Below are the records. Count the lines containing the string "dependence", and reply with the number alone.

^^^^^^^^

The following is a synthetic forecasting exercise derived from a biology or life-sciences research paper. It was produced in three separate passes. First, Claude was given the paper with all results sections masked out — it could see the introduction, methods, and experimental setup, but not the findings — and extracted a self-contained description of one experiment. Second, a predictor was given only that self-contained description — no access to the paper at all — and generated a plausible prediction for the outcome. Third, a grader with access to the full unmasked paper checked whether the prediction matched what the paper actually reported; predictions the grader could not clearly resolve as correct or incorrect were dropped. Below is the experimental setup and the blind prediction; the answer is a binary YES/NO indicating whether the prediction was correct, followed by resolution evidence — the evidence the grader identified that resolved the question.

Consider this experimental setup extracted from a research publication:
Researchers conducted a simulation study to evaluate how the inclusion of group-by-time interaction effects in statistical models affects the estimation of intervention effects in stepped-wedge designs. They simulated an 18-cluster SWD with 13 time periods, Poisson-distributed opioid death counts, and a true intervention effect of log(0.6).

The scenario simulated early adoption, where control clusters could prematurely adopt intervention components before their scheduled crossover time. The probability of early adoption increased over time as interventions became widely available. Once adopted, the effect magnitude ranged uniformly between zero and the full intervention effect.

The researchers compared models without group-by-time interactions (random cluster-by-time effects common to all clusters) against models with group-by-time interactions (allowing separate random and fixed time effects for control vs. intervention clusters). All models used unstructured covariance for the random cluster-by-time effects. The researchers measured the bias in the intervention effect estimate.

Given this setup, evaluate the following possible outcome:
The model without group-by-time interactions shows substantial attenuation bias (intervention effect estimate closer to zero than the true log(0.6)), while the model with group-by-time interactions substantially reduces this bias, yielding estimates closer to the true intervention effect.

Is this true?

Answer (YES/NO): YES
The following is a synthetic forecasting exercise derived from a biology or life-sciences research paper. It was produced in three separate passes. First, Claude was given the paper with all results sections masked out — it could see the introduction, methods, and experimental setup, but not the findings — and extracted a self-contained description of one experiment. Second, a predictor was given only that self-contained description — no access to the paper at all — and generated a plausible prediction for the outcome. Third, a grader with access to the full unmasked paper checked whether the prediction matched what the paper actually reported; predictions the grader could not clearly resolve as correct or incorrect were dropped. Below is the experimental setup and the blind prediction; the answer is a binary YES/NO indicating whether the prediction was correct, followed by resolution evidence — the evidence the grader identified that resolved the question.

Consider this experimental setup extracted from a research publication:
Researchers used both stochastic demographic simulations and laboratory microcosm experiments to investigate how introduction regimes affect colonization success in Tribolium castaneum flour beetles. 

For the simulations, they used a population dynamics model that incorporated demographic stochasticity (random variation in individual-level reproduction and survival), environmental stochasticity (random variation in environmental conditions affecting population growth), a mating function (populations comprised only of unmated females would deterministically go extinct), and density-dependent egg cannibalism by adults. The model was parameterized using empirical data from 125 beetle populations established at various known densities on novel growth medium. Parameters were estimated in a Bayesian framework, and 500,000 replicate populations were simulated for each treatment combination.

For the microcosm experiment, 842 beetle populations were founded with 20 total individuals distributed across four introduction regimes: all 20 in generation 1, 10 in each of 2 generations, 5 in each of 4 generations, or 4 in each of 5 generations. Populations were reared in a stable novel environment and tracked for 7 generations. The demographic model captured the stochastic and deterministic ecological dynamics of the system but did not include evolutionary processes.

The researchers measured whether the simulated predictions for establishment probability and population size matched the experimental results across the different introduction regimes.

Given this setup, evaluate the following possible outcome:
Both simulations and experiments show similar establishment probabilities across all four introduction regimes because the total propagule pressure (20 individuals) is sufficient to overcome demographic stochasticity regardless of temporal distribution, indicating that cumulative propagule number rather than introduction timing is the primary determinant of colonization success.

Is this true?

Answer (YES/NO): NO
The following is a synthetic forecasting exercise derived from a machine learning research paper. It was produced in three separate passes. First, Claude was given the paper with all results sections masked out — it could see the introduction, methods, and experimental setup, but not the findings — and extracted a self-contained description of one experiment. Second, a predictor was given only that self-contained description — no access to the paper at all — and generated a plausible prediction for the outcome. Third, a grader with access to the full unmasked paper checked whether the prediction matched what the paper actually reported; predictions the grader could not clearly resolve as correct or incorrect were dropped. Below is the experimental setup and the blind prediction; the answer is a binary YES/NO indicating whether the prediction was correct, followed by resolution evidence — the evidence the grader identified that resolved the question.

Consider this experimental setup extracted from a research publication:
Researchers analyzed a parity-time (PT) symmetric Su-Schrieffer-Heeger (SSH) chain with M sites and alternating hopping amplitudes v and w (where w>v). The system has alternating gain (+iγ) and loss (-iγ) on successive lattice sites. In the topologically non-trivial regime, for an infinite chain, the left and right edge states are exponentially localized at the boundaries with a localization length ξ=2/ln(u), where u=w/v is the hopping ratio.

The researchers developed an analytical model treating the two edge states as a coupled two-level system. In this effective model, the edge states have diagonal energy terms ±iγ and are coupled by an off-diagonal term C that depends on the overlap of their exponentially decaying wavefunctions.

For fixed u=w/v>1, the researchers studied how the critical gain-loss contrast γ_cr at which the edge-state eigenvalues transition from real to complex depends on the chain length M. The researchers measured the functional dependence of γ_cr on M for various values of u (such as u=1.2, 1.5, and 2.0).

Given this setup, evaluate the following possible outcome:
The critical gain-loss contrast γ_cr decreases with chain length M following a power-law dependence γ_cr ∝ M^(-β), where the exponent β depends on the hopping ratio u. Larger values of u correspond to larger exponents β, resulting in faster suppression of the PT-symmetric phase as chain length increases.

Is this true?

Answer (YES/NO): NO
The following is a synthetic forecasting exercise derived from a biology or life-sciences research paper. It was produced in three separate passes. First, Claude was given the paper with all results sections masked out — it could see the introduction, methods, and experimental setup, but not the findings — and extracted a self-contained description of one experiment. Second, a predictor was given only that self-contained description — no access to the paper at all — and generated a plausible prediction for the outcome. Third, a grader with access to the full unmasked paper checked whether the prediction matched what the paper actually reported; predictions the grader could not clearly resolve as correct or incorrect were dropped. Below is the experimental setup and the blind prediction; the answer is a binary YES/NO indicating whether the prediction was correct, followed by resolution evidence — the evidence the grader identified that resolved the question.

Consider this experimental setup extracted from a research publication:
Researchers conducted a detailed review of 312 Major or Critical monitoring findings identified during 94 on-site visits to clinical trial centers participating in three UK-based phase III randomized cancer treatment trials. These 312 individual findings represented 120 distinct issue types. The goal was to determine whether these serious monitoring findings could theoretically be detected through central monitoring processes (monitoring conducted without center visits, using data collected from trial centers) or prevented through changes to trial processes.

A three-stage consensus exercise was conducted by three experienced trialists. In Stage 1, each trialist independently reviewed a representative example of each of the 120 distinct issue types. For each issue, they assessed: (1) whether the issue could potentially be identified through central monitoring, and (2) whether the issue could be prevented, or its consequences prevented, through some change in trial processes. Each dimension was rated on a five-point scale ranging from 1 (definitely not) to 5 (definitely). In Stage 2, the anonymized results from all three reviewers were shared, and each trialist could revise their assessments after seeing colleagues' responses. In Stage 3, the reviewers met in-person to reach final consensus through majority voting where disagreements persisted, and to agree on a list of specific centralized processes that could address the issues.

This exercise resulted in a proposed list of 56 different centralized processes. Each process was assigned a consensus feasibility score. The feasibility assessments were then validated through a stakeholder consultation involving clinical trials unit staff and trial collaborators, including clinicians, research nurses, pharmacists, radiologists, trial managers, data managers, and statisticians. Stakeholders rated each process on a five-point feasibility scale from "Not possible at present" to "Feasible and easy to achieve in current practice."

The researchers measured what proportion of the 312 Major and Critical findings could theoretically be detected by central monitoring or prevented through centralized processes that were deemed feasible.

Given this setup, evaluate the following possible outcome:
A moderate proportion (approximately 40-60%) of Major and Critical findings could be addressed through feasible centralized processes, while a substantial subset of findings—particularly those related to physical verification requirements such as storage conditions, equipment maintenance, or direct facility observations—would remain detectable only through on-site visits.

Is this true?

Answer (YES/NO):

^^^^^^^^

■ ANSWER AREA: 2